Summer Whats?24th February 2011
First off, an important formality: Torpids differs from Summer Eights in one crucial way. Come Eights, the bumping crew and the crew just bumped drop out of racing. At Torpids, the crew that has been bumped keeps rowing. A subtle change on the rule book, a massive one on the water: the bumps charts for Eights are neat circuit board diagrams, all right-angle intersections and straight lines. For Torpids; plates of spaghetti, testament to manic, chaotic racing.

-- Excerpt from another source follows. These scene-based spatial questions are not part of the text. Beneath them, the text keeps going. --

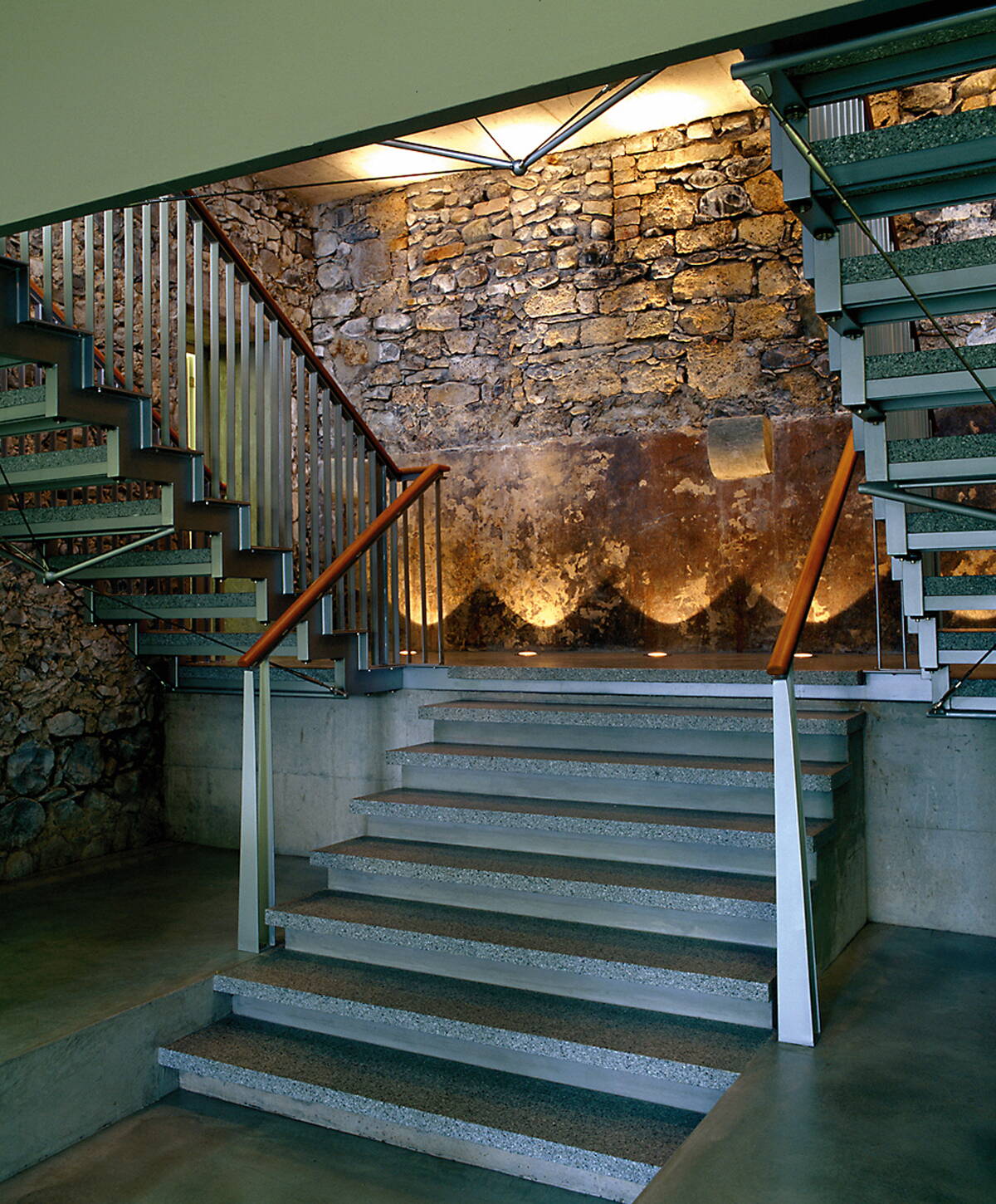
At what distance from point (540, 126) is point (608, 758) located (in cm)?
438

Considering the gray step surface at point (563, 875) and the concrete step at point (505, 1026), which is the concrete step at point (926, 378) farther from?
the concrete step at point (505, 1026)

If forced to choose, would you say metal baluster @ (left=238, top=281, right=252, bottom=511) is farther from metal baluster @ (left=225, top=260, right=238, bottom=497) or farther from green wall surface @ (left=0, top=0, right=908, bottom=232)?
green wall surface @ (left=0, top=0, right=908, bottom=232)

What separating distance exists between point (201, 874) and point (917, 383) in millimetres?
3983

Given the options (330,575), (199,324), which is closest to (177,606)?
(330,575)

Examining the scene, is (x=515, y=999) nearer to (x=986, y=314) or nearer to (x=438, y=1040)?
(x=438, y=1040)

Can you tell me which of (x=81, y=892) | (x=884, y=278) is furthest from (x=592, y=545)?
(x=884, y=278)

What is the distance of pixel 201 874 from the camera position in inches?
198

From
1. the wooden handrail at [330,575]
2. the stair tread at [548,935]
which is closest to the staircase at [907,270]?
the stair tread at [548,935]

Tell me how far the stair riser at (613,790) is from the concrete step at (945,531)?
97cm

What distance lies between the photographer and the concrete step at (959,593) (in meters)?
3.45

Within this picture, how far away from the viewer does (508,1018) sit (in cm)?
316

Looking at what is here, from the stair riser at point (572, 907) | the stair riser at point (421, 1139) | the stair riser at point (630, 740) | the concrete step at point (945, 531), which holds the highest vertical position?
the concrete step at point (945, 531)

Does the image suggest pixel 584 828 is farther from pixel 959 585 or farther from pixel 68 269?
pixel 68 269

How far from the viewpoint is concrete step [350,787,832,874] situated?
3.55 metres
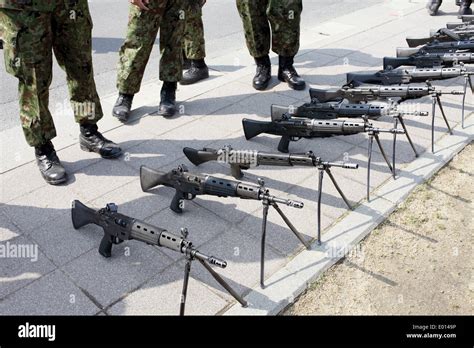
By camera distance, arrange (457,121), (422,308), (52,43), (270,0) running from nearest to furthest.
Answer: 1. (422,308)
2. (52,43)
3. (457,121)
4. (270,0)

That said, last year’s race for the men’s Headship was not obviously chaotic. Christ Church rowed over all four days for the Headship, as did Pembroke in second and Magdalen in third, not a single bump traded between the three. Can this stasis right at the top of Division 1 continue? Maurus Wuethrich trialled with the Blues and will be rowing for Pembroke M1, saying that they “are under no illusions and will be facing a very strong opponent. Christ Church will do everything to hold on to their headship”.
In Women’s Division 1, Magdalen currently sit top of the pile. They started third on the river last year, bumping 2009 Headship St Catz on Friday into second place.

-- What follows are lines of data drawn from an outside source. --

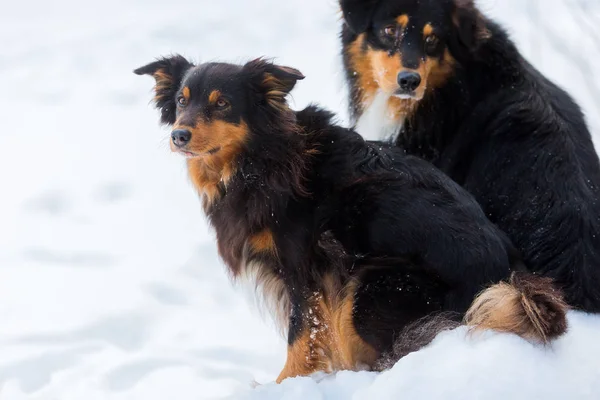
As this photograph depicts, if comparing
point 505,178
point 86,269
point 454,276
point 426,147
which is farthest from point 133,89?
point 454,276

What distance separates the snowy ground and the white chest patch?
76 centimetres

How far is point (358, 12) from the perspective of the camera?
4.94 meters

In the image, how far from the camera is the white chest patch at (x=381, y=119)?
5.16 meters

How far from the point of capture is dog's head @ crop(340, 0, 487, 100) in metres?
4.76

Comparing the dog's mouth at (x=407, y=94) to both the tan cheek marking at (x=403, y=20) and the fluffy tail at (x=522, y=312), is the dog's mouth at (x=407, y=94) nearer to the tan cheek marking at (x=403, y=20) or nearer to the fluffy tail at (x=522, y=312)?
the tan cheek marking at (x=403, y=20)

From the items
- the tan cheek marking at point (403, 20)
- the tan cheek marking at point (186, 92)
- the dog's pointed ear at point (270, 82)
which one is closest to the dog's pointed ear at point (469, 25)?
the tan cheek marking at point (403, 20)

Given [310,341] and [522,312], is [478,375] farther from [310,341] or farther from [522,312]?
[310,341]

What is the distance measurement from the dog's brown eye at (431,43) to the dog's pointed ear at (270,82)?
42.1 inches

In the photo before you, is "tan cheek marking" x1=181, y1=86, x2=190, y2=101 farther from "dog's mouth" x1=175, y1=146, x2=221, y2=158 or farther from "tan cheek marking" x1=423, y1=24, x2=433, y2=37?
"tan cheek marking" x1=423, y1=24, x2=433, y2=37

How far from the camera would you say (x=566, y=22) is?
9922 mm

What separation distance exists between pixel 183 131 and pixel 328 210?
81 centimetres

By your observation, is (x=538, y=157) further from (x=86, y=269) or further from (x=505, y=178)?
(x=86, y=269)

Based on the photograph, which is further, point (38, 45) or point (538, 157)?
point (38, 45)

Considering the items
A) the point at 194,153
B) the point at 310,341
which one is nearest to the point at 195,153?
the point at 194,153
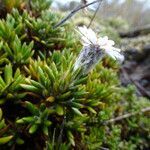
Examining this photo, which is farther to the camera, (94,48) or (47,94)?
(47,94)

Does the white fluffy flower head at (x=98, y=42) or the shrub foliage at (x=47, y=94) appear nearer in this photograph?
the white fluffy flower head at (x=98, y=42)

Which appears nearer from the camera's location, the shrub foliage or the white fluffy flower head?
the white fluffy flower head

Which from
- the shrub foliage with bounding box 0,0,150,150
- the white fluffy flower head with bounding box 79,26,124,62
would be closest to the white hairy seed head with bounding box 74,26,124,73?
the white fluffy flower head with bounding box 79,26,124,62

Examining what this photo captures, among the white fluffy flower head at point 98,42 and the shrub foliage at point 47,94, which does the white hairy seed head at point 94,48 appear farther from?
the shrub foliage at point 47,94

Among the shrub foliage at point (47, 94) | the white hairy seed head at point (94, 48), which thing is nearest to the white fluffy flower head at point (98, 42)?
the white hairy seed head at point (94, 48)

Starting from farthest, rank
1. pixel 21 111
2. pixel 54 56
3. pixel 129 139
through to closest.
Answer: pixel 129 139
pixel 54 56
pixel 21 111

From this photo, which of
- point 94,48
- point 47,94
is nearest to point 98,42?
point 94,48

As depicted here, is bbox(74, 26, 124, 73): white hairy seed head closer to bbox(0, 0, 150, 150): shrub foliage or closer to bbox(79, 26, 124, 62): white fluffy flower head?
bbox(79, 26, 124, 62): white fluffy flower head

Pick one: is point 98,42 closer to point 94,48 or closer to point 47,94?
point 94,48

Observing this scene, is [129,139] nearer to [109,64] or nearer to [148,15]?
[109,64]

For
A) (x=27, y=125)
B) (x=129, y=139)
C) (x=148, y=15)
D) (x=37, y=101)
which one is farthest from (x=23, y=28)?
(x=148, y=15)

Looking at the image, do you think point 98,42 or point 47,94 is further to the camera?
point 47,94
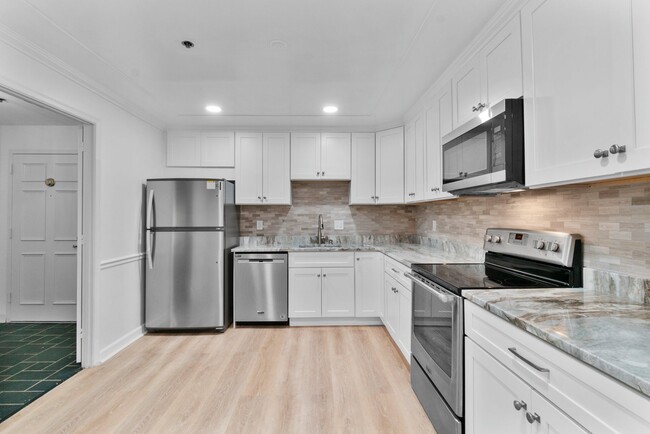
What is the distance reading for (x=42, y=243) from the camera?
3.77m

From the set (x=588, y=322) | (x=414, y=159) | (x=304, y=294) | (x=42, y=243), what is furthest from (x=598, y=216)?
(x=42, y=243)

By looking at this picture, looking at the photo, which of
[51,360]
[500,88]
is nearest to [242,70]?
[500,88]

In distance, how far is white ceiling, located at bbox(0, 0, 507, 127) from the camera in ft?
5.64

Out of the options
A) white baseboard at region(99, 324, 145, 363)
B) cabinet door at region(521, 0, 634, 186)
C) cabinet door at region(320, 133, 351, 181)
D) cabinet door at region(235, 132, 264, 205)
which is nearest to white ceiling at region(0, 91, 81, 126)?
cabinet door at region(235, 132, 264, 205)

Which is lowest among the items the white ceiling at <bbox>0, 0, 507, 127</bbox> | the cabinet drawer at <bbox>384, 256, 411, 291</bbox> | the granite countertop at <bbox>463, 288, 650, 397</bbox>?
the cabinet drawer at <bbox>384, 256, 411, 291</bbox>

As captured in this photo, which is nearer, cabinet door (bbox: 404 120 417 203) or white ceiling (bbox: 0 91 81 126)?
white ceiling (bbox: 0 91 81 126)

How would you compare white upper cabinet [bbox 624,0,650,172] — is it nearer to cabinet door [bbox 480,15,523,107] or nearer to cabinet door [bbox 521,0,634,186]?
cabinet door [bbox 521,0,634,186]

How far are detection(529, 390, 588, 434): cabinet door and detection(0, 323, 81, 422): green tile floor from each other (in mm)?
2869

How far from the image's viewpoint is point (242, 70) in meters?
2.42

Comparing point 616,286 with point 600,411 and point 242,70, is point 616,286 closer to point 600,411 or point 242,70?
point 600,411

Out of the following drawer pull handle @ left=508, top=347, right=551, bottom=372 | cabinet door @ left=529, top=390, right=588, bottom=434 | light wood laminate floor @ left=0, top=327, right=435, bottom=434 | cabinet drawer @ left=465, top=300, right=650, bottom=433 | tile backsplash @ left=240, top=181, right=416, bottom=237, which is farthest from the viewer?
tile backsplash @ left=240, top=181, right=416, bottom=237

Teddy Hall, holders of the Headship at Eights for four consecutive years until Balliol bumped them on Wednesday of last year, lurk dangerously in third position. Like in Men’s Division 1, the Headship race is not necessarily the one to go to for bumps galore, but when those bumps do come they mean all the more for it. Balliol sit in ninth, too big a gap to launch an attack on the headship this year, but will be looking to line themselves up for 2012 following Blades last year. They will be chased on Day 1 by Osler House, who a decade ago were themselves on a dominant run of five consecutive headships. In Division 3, New have the highest-placed 2nd boat, but unlike Pembroke M2, have a raft of others hot on their tail.
Torpids does sit somewhat in the shadows of Eights, but it would be churlish to define it purely in terms of Headships and absent Blues. Look up and down the divisions, and there are interesting storylines galore. Green Templeton Boat Club is the newest on the river, founded in 2008. Their boats have had to start right at the bottom of the river. The Club’s President Andrew Symington is “exceptionally proud of how much ground we have already covered” and points to some promising results in the Isis Winter League.
Two places above their M1 sits St Hilda’s top boat. Having been formed in 2008, they are also looking at the bigger picture, in pursuit of the fixed divisions.
But amidst all the feel-good factor, Torpids is frequently cruel. Ask any of the crews that fell several spaces, whole divisions even last year. Ask St. Peter’s W1. A disastrous 2008 saw them drop two divisions. 2009 saw them regain 4 places on the river, 6 more followed last year. Returning to where they belong amongst other W1s may yet take a few more years. What St Peter’s W1 will know, and what Symington – dreaming, one can imagine, of a Green-Templeton Double Headship in 2050 – is that Torpids isn’t just about the here and now. Go down to the riverbanks and cheer your flagging W2 across the line for a row over that tastes like the sweetest victory. Head to the gut and watch as the M3 who have been bumped every day finally claw back some glory.Cycle down to the start and watch the intensity on the face of a 1st VIII stroke, hear his cox roar as the start gun sounds. You’re not just watching the present, you’re watching the past, and the future. You’re watching your college’s reputation put to the sword. Torpids, as old as many of the buildings we live and study in every day, is part of the fabric of this university, it’s history and enduring traditions.